MATERIAL FOR THE TASK:
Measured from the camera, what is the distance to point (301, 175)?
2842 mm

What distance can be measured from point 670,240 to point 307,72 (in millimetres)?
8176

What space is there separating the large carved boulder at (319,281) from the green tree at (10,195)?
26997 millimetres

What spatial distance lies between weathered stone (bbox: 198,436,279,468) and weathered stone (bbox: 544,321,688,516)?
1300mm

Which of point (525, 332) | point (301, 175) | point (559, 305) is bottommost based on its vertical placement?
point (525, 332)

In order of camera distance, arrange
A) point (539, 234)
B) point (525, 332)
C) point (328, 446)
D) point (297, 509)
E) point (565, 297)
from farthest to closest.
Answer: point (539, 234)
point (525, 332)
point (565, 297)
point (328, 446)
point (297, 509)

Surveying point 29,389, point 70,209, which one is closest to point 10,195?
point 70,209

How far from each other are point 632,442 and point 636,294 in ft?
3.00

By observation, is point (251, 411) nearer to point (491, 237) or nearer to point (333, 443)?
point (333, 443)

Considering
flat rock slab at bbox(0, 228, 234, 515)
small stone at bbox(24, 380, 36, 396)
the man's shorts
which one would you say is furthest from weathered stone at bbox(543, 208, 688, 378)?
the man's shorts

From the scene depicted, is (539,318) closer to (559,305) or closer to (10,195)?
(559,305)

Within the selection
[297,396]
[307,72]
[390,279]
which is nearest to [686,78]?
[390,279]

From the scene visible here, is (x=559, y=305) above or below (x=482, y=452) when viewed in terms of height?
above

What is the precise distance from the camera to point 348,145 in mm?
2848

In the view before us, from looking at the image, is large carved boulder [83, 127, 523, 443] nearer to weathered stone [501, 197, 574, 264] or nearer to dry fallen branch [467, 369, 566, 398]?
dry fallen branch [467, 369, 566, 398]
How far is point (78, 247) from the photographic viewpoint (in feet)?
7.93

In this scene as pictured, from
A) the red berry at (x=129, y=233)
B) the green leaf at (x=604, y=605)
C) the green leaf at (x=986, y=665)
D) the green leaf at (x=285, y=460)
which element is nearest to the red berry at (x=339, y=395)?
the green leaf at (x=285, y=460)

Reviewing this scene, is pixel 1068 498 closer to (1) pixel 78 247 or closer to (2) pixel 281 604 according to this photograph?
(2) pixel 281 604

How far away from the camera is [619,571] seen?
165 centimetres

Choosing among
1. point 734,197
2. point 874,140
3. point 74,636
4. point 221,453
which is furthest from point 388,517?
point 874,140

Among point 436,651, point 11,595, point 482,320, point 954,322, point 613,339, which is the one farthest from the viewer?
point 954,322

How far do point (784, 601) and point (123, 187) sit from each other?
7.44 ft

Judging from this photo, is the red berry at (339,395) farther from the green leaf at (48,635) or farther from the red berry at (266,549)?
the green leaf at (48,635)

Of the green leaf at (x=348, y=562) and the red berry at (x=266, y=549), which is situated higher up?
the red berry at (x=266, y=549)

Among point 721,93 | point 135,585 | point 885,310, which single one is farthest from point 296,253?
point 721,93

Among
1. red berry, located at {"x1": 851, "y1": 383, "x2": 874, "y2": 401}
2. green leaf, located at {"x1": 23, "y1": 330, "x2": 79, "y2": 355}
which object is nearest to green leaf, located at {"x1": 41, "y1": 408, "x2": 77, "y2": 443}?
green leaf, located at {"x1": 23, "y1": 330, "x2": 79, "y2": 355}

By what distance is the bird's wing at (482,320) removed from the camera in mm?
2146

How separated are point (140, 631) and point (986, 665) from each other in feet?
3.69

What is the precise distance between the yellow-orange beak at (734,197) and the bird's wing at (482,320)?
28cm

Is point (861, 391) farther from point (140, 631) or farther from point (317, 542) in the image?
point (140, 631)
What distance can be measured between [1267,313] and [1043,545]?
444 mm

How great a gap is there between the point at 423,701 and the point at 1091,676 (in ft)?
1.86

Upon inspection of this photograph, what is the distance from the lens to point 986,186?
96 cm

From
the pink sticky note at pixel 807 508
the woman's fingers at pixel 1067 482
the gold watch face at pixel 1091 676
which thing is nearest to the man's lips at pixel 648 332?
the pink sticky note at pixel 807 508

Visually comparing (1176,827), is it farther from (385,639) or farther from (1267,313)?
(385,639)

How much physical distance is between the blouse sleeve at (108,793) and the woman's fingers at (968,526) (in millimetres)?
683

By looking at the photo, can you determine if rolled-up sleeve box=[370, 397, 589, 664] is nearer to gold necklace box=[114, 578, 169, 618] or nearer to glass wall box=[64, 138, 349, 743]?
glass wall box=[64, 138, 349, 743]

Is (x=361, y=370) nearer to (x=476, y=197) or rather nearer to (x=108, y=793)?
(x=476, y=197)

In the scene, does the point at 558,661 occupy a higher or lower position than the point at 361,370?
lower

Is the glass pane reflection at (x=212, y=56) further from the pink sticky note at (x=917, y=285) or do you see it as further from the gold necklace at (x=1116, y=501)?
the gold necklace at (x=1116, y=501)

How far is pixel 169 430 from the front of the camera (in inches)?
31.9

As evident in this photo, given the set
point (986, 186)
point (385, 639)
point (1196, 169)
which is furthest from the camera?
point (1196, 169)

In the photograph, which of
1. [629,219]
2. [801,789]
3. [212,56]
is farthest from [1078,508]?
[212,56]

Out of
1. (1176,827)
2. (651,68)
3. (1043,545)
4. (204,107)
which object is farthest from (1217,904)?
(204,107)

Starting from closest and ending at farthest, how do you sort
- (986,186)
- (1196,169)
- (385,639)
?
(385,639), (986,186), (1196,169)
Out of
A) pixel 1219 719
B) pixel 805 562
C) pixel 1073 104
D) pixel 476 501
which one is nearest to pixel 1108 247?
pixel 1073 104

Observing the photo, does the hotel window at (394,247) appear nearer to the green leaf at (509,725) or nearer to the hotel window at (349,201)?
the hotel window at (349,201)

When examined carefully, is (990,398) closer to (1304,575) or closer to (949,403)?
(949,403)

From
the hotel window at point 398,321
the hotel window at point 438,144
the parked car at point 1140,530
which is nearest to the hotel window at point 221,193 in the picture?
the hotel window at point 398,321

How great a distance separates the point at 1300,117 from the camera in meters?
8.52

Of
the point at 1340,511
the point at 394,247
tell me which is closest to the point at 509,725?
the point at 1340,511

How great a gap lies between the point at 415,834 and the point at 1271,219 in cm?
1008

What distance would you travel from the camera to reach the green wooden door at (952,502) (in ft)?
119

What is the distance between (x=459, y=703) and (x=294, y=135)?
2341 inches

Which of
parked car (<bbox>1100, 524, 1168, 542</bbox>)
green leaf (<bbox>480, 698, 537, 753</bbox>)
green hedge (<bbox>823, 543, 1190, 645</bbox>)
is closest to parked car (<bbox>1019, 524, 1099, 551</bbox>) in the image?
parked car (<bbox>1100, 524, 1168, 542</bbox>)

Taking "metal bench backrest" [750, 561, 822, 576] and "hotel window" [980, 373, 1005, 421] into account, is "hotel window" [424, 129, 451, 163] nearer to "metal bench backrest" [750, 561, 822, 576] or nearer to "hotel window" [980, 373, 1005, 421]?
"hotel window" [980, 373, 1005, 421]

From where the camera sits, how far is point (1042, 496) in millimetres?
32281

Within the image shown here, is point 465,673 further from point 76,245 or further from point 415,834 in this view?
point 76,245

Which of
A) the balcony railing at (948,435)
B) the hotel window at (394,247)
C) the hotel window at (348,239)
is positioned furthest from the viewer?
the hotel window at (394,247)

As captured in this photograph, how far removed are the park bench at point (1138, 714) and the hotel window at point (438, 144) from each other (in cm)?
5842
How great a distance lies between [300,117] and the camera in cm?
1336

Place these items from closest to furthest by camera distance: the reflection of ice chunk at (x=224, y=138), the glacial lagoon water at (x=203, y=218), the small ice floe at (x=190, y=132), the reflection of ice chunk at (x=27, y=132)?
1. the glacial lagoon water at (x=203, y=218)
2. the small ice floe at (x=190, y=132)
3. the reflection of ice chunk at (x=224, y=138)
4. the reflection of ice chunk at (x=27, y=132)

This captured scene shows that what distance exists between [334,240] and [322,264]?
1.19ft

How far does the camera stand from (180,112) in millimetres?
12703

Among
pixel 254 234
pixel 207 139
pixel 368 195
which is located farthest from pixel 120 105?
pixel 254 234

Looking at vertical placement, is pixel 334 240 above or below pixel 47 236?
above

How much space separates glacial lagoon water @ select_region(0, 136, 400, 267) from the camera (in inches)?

DIRECTION: Please rewrite the part of the records that runs from the start through the line containing "26997 millimetres", replacing "green tree" with "leafy tree" and keeping everything else the same.

SOLUTION TO THE EXERCISE:
Measured from the camera, what is the distance to point (301, 175)?
2842 mm

What distance can be measured from point 670,240 to point 307,72 (in millimetres)?
8176

What space is there separating the large carved boulder at (319,281) from the leafy tree at (10,195)?
26997 millimetres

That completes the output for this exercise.